In an interview for Sight & Sound, conducted by Tom Milne in October of 1962, Jean-Luc Godard was asked if he felt his most recent work, Vivre sa vie (62), was a departure from its predecessors. Godard replied that, on the contrary, he felt it was an arrival. The previous work had been the product of a cinephile, one whose knowledge of life had accumulated exclusively within the spectral darkness of the cinema, where as this, his fourth movie, a somewhat somber chronicle of an aspiring actress’ slippage into prostitution, was the first to be constructed in the open air, so to speak, to attempt to absorb and reflect upon the realities of the world beyond, not to mention upon art forms other than the movies. It may read as sacrilege, particularly on this, the 50th anniversary of Breathless (60), his iconoclastic debut, the movie that more than any other encapsulates the French New Wave, but Vivre sa vie does feel in some sense like Godard Year Zero, like the full emergence, both politicized and poeticized, of the auteur who dominated the 1960s and changed his medium forever. It certainly had far greater impact on me, someone discovering these movies decades later. Breathless excited me. Vivre sa vie arrested me, and continues to do so. It’s now available on DVD and Blu-ray, with characteristically superb supplements, from the Criterion Collection.
A “film in twelve tableaux,” each preceded by a title card listing telegraphic synopses of their contents—ie: THE BOULEVARDS – THE FIRST MAN – THE ROOM—Vivre sa vie, though compact and economical, unfolds with the rhythm and structural intricacy of a novel, perhaps a character study from Zola, from whom Godard borrowed his heroine’s name. Yet Nana (Anna Karina), first seen during the credits in a trio of close-ups, resembling mug-shots, is also an anagram for the name of the actress portraying her. This is but one of multiple allusions to the nature of this movie’s double game: it is at once a work of fiction and a kind of documentary, about prostitution, of which we will learn a fair amount, particularly in the montage of transactions set to a series of frequently asked questions; about Paris’ suburbs and the lives passing through them; and about Karina, Godard’s wife and valiant collaborator, who like her character came from elsewhere to make it in the movies. Karina’s performance is repeatedly startling. At times she looks directly at the camera, with those immense, worried eyes, as though checking in, or wondering if this is how things were meant to go. She seems always to be utterly immersed in the most immediate sources of stimulus for her character—writing a letter, dancing, conversing with a philosopher, “hooking” a client, or, most famously, being moved to tears by The Passion of Joan of Arc (28)—while also somehow aware of being the subject of a movie. While positively radiating innocence, Karina, then all of 21, had already sufficiently developed as an artist to follow her husband/director onto the high wire, the result being this movie that, in a new age of understanding and sophistication with regards to what movies can be, draws attention to its artifice, though camera work and through its eerie use of truncated fragments of Michel Legrand’s score, while never spoiling its fictive illusions.
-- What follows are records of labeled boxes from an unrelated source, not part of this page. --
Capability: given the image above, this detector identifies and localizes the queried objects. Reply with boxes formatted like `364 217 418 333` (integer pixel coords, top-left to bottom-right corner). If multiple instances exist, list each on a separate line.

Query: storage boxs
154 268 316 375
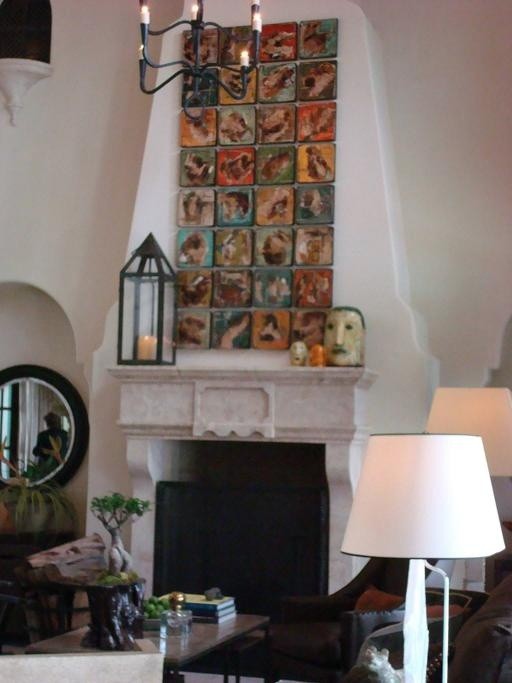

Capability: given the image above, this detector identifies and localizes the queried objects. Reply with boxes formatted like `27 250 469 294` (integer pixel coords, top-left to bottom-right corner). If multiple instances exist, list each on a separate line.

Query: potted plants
79 492 152 650
2 478 79 534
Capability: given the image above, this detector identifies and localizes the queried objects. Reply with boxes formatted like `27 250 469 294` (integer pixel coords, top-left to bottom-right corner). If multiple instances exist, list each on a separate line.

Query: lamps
341 434 507 683
137 1 259 120
426 386 512 478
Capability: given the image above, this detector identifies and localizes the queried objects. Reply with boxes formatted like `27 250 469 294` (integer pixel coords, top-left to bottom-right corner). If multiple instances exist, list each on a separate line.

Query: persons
32 412 68 465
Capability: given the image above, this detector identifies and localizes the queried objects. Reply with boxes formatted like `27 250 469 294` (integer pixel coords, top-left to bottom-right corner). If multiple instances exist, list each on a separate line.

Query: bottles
159 591 193 639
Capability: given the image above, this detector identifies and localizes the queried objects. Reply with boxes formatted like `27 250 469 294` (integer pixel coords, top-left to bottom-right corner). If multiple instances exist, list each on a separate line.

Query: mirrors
0 364 90 492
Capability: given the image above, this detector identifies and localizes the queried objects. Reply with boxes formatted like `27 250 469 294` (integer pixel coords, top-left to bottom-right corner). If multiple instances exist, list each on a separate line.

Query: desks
25 614 271 683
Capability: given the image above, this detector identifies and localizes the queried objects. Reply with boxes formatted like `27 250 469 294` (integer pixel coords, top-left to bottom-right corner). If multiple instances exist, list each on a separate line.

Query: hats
43 412 59 423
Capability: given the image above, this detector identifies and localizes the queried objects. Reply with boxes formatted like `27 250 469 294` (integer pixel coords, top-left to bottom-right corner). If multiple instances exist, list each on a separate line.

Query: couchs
343 573 512 683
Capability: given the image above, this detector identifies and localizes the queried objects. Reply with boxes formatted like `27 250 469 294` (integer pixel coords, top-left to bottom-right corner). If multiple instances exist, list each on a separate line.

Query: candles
136 336 157 360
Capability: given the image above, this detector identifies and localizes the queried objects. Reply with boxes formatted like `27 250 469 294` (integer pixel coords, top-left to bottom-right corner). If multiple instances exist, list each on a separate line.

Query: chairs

Prostitution is a primal theme in Godard’s work, and the problematic role of actresses in the movies, as the subject of the (predominantly) male gaze, is never far from the surface. Fortunately Godard isn’t interested in victimization—the excerpt he selects from Joan of Arc emphasizes the heroine’s participation in her own martyrdom—but rather in the social dynamics that allow one such as Nana to be gradually swallowed up by misfortune. There is in Vivre sa vie a constant mistrust of interpretation, or even of the meaning of words themselves, not an insignificant statement coming from a former critic. Nana expresses her discomfort with words in the first scene, where she breaks up with a boyfriend in a café, trying out certain token phrases as though trying for the best line reading, while Godard, perversely, shoots their conversation from behind, so that their faces are unseen and all we have to go on are their words themselves. Godard places obstacles between Karina’s face and the camera almost as often as he allows her face to consume its frame in an act of pure portraiture, yet the images in Vivre sa vie, though occasionally awkward, aren’t obtuse but rather fixating and beautiful, and there seems to be a sly joke in the fact that the first name of Nana’s pimp is the same as that of the movie’s cinematographer, Raoul Coutard. From start to finish Vivre sa vie continually reminds us that Godard’s greatest work is never, as the cliché suggests, a cold, intellectual exercise. This is a work of rapture, curiosity, rigorous play, and, indeed, genuine compassion, so that even if its abrupt finale feels perhaps like the intrusion of one type of movie onto another, we’re left with the devastating feeling that at any moment those who slip through the cracks, whether in art or in life, are that much more likely to be caught in the crossfire.